*Text*.
[BEGIN]

# Driver for Net-Lynx WP61R2 IEEE 802.11g



## munekun (Aug 4, 2012)

Hi, i have a really urgent problem.
I have a pci wireless adapter and my sisters computer
was recently reinstalled so it wiped the driver for this
and we no longer can find the disk
It is extremley important that she is able to use the internet
and this is the only one we have.And i can not find the drivers for this on the internet, idk if i just don't know where to look but i would appreciate it so much if anyone knew where to download the driver for this or a driver that will work with it.As it's plugged in but it can't install it since it can't find the driver.
Thank you in advance.
P.s the computer has xp.


----------



## joeten (Dec 4, 2008)

Hi and welcome to TSF please see this How To Find Unknown Device Drivers By Their Vendor & Device ID 
and post back with the device id from device manager we can then see if we can track down a driver


----------



## munekun (Aug 4, 2012)

[END]

*Required tasks*.
[A] Decide whether each statement agrees with the forum thread above. Answer yes or no for each and quote the words from the thread that settle it. (i) The computer runs XP. (ii) The wireless adapter is a USB device. (iii) The reply asks the poster to report the device ID from device manager.
[B] According to the forum thread above, what wiped the driver for the wireless adapter?

*Records*.
[BEGIN]

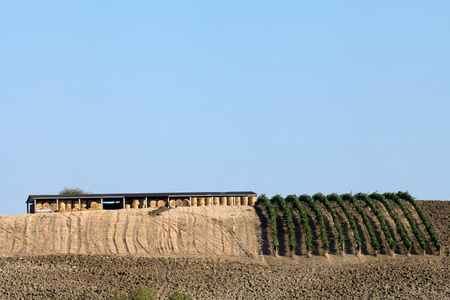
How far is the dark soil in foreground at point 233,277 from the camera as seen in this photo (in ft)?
149

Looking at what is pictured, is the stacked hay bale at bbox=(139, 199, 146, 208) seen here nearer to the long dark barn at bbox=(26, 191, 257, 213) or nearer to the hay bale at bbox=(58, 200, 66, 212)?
the long dark barn at bbox=(26, 191, 257, 213)

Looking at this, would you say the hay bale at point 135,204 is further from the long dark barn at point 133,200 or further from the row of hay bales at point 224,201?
the row of hay bales at point 224,201

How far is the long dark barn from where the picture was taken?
192ft

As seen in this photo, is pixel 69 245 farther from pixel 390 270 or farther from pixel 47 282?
pixel 390 270

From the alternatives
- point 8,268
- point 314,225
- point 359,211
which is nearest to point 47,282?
point 8,268

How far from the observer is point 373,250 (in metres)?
52.5

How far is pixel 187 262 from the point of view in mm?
50219

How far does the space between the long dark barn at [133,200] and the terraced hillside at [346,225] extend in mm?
2953

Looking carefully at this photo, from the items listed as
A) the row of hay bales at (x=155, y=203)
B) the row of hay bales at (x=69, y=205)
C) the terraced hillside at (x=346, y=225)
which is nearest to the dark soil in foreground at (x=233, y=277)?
the terraced hillside at (x=346, y=225)

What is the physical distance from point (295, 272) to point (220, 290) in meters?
6.46

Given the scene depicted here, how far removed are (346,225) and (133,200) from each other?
19.5m

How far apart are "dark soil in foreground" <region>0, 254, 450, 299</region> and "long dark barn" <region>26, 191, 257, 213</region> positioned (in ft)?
28.6

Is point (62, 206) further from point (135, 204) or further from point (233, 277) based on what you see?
point (233, 277)

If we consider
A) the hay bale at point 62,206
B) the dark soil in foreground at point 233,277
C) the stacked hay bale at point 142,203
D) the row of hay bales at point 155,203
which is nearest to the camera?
the dark soil in foreground at point 233,277
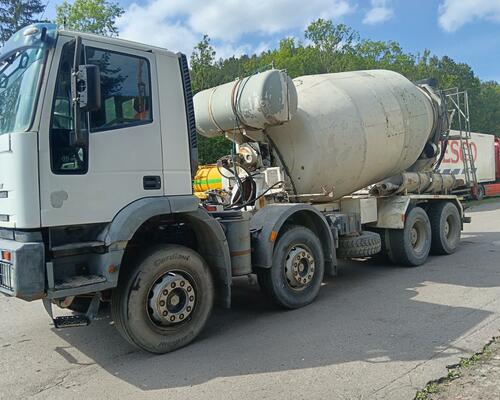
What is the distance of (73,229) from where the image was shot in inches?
167

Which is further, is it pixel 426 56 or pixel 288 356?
pixel 426 56

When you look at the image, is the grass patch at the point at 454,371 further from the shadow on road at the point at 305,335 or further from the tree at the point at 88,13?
the tree at the point at 88,13

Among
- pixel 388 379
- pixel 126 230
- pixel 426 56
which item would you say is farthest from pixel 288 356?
pixel 426 56

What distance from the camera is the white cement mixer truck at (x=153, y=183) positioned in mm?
3957

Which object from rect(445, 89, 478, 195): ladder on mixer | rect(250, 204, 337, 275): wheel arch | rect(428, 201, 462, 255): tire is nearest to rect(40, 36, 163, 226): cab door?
rect(250, 204, 337, 275): wheel arch

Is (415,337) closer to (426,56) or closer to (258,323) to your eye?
(258,323)

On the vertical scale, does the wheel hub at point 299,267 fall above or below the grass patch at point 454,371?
above

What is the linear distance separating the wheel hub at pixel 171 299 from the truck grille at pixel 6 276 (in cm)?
123

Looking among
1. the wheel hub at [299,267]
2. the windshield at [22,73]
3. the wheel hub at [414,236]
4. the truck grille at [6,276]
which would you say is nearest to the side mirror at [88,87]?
the windshield at [22,73]

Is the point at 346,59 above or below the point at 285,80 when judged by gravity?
above

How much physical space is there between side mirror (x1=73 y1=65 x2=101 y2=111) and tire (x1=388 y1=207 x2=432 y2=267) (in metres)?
6.14

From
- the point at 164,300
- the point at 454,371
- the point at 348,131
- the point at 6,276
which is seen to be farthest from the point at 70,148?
the point at 348,131

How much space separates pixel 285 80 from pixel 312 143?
1.09 m

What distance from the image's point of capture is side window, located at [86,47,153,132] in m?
4.28
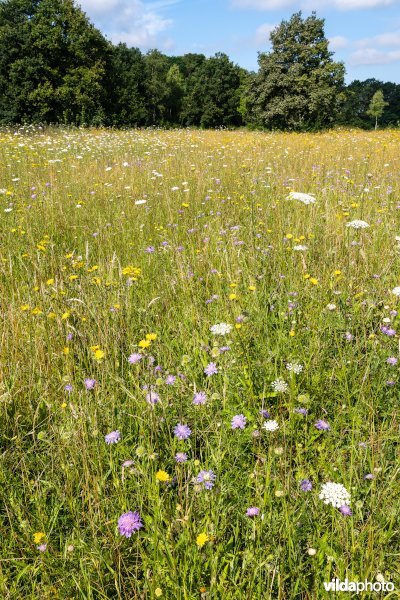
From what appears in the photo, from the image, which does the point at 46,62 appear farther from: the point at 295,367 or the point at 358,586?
the point at 358,586

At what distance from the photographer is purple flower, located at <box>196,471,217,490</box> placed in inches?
48.6

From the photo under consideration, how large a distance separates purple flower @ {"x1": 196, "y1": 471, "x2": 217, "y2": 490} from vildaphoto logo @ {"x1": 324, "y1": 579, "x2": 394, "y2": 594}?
15.6 inches

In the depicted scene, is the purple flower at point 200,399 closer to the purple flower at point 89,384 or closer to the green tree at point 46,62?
the purple flower at point 89,384

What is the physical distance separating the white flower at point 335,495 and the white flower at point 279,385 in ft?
1.44

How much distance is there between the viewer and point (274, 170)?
5.78 meters

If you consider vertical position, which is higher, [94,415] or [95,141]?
[95,141]

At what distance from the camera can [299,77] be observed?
90.9 ft

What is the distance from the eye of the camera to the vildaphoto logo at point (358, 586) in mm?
1042

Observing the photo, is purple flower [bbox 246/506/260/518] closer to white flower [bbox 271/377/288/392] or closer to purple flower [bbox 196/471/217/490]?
purple flower [bbox 196/471/217/490]

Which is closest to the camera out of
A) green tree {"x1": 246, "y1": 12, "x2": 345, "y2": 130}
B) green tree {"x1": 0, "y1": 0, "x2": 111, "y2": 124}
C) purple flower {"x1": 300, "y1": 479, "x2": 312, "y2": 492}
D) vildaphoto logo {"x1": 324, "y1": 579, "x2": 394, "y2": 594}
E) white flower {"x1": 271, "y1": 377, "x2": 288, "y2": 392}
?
vildaphoto logo {"x1": 324, "y1": 579, "x2": 394, "y2": 594}

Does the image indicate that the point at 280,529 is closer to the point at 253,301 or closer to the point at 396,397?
the point at 396,397

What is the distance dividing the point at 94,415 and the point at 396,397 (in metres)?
1.24

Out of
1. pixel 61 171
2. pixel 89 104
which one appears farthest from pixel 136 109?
pixel 61 171

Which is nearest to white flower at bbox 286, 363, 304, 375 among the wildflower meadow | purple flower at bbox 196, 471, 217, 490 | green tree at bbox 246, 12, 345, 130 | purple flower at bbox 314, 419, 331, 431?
the wildflower meadow
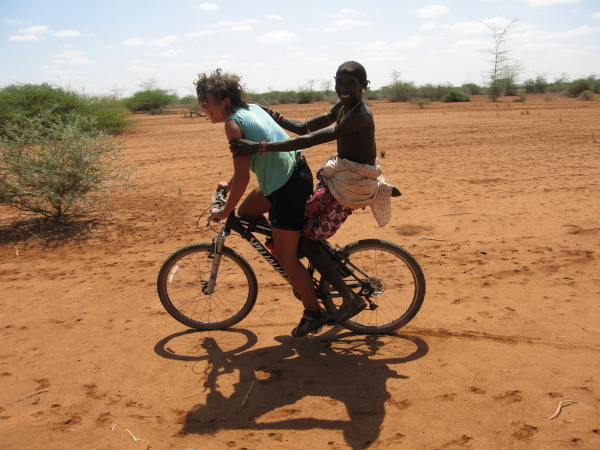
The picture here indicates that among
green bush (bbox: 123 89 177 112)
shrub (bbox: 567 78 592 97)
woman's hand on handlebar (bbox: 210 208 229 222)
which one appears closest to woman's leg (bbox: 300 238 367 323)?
woman's hand on handlebar (bbox: 210 208 229 222)

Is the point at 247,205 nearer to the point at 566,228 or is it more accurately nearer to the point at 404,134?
the point at 566,228

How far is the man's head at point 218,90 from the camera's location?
Answer: 323cm

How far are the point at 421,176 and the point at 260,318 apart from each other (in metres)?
5.99

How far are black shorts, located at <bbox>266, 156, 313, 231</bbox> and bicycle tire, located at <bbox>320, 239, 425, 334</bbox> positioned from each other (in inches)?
19.6

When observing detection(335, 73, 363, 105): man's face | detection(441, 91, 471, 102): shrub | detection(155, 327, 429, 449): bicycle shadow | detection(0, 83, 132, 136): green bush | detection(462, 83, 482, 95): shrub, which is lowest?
detection(155, 327, 429, 449): bicycle shadow

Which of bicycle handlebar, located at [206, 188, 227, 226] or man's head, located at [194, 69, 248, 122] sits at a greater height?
man's head, located at [194, 69, 248, 122]

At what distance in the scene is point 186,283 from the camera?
→ 14.1 ft

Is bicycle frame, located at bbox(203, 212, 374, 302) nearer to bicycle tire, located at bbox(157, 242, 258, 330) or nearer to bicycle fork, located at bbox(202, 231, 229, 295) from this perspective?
bicycle fork, located at bbox(202, 231, 229, 295)

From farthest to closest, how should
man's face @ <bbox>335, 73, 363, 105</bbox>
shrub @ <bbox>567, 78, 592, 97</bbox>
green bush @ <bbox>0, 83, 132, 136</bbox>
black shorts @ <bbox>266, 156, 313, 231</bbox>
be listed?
shrub @ <bbox>567, 78, 592, 97</bbox> → green bush @ <bbox>0, 83, 132, 136</bbox> → black shorts @ <bbox>266, 156, 313, 231</bbox> → man's face @ <bbox>335, 73, 363, 105</bbox>

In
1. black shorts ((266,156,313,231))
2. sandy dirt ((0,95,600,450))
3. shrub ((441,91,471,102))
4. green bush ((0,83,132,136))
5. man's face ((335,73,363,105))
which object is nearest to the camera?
sandy dirt ((0,95,600,450))

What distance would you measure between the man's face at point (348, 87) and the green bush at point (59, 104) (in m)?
16.3

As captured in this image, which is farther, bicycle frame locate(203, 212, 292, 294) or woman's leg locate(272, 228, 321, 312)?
bicycle frame locate(203, 212, 292, 294)

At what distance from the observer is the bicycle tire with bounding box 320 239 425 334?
11.9 feet

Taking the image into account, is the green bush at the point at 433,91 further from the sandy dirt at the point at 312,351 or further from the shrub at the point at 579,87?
the sandy dirt at the point at 312,351
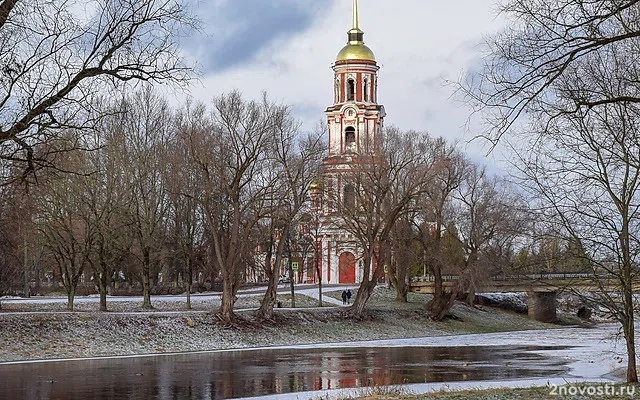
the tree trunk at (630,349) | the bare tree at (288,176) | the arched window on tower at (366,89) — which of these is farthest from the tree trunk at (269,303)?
the arched window on tower at (366,89)

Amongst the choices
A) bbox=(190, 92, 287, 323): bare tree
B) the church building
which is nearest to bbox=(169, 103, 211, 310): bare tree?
bbox=(190, 92, 287, 323): bare tree

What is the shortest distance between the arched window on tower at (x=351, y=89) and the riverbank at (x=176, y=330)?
30728mm

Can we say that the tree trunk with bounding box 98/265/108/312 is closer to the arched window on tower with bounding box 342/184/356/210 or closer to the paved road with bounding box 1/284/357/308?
→ the paved road with bounding box 1/284/357/308

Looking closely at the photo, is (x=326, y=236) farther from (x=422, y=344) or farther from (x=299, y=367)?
(x=299, y=367)

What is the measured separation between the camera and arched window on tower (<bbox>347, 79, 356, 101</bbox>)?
88.4 m

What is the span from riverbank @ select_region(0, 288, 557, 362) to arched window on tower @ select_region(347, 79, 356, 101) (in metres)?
30.7

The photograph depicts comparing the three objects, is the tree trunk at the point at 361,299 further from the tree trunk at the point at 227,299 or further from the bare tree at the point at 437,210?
the tree trunk at the point at 227,299

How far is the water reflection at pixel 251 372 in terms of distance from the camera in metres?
24.1

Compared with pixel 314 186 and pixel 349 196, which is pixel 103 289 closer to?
pixel 314 186

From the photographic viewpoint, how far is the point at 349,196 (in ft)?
189

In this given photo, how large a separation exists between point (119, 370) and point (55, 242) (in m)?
20.2

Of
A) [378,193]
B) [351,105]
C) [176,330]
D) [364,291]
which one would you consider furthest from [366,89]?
[176,330]

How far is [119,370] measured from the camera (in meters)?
30.7

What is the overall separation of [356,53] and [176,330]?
48.8 meters
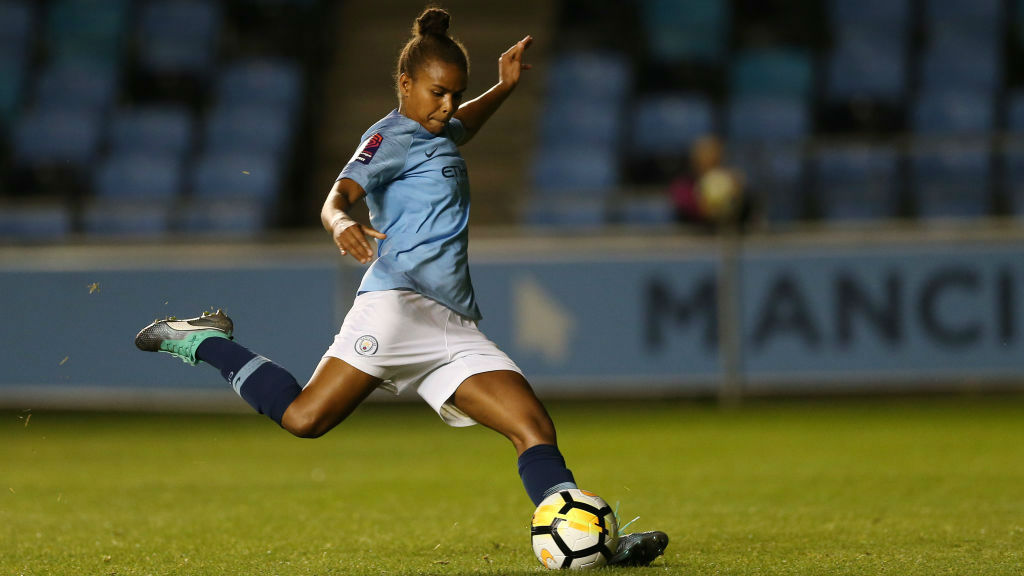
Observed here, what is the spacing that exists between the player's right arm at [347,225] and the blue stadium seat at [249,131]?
10.4 meters

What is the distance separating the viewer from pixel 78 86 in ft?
49.7

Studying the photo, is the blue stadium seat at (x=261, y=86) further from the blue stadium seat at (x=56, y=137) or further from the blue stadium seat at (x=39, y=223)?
the blue stadium seat at (x=39, y=223)

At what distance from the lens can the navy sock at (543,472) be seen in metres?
4.21

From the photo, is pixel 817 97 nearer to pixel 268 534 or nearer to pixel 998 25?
pixel 998 25

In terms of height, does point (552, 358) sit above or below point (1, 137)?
below

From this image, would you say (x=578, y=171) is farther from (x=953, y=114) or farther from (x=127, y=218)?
(x=127, y=218)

[END]

*List of solutions*.
[A]
(i) Yes: "P.s the computer has xp."
(ii) No: "I have a pci wireless adapter"
(iii) Yes: "post back with the device id from device manager"

[B] The computer was recently reinstalled, which wiped the driver.